BMO analyst Jim Birchenough said that while the risk of death and disease progression appears positive for ganetespib, the difference in patient deaths is relatively small. "We would advise careful attention to detail on statistical design and powering of the phase 3 trial before considering incremental investment," he said in a research note.

Ganetespib is part of an experimental class known as heat shock protein 90 inhibitors, which are designed to block a pathway used by many different cancer-fueling proteins.

The Phase 2 study compared treatment with a combination of ganetespib and chemotherapy to chemotherapy alone. Patients on the drug lived for a median of 9.8 months, compared with 7.4 months for patients given just chemotherapy.

But the most significant results were seen only in patients whose cancer was diagnosed six months or more before the start of the study.
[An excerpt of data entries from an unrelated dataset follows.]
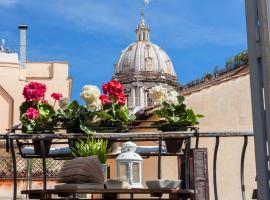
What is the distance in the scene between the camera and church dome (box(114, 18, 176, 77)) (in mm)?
64750

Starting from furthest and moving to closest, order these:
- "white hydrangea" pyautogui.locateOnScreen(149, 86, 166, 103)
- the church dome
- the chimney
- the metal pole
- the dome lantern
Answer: the church dome
the dome lantern
the chimney
"white hydrangea" pyautogui.locateOnScreen(149, 86, 166, 103)
the metal pole

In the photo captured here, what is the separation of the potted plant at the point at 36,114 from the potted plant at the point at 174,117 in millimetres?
635

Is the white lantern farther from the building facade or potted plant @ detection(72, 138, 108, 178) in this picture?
the building facade

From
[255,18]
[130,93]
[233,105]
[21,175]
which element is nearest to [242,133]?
[255,18]

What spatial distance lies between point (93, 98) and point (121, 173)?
1.56ft

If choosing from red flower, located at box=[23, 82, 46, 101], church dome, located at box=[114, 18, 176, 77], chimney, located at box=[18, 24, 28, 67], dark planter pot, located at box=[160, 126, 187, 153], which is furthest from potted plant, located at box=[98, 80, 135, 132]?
church dome, located at box=[114, 18, 176, 77]

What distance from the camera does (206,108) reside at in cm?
1270

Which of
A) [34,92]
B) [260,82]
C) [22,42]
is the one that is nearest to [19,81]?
[22,42]

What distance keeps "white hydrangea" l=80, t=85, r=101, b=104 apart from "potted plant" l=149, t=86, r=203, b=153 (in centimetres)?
38

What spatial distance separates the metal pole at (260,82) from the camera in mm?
2070

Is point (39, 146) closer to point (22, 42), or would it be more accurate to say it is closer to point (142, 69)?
point (22, 42)

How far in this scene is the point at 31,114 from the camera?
331 centimetres

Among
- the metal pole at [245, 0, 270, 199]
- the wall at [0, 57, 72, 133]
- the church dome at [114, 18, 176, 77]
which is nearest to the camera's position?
the metal pole at [245, 0, 270, 199]

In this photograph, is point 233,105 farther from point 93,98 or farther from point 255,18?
point 255,18
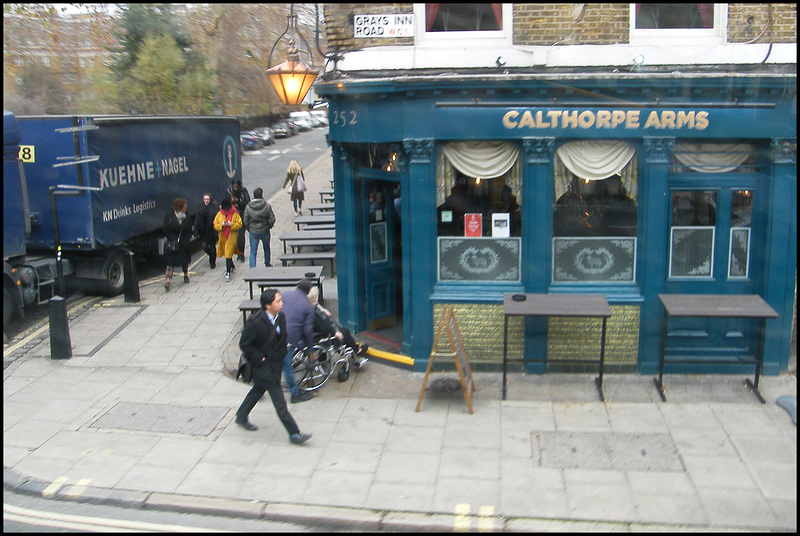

For that group, overall survival improved to 10.7 months compared with 6.4 months - a gain of 67 percent.

That six-month cutoff is "a surrogate for rapidity of disease course," said Dr Suresh Ramalingam, professor of medical oncology at the Winship Cancer Institute at Emory University in Atlanta, and the study's lead author.

A larger, pivotal trial of ganetespib will exclude patients who did not respond well to initial therapy.

Side effects associated with the drug included low white blood cell levels, fatigue and diarrhea.

The trial, presented at a meeting of the American Society of Clinical Oncology in Chicago, involved 252 patients with late-stage lung adenocarcinoma, the most common type of lung cancer. It accounts for about 45 percent of the 170,000 non-small cell lung cancer cases diagnosed in the United States each year.

Synta shares were down 31.6 percent at $5.05 on the Nasdaq on Monday morning.